### ASSIGNED TASK
The answer must consist solely of the lines from the line with "78321 Us Highway" to the end of the data below, transcribed exactly and with no pictures.

### DATASET EXTRACT

******

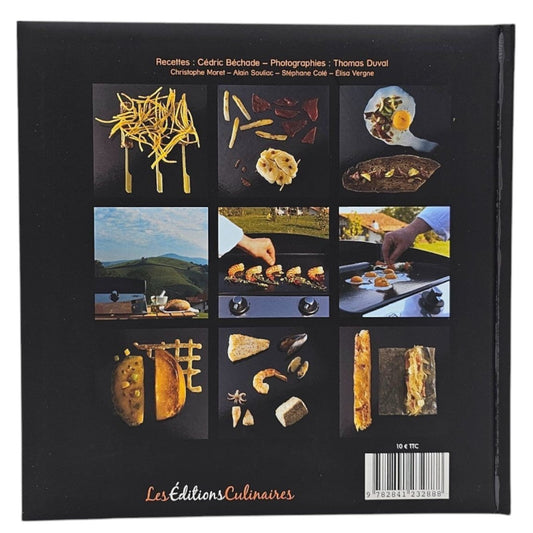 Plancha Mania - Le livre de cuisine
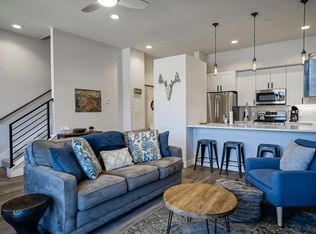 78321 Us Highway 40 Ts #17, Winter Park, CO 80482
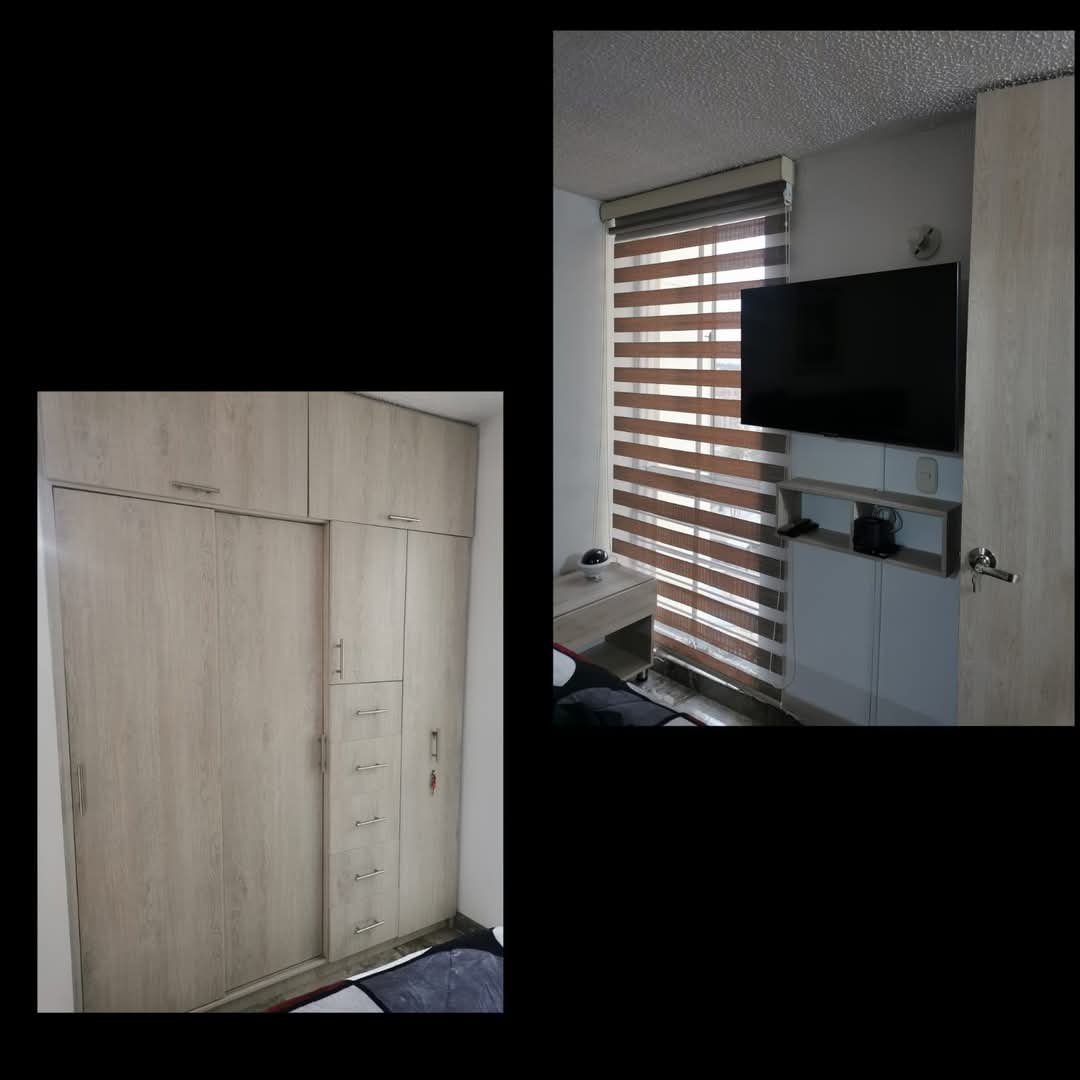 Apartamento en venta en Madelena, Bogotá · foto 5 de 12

******

### TASK RESPONSE
 78321 Us Highway 40 Ts #17, Winter Park, CO 80482
 Apartamento en venta en Madelena, Bogotá · foto 5 de 12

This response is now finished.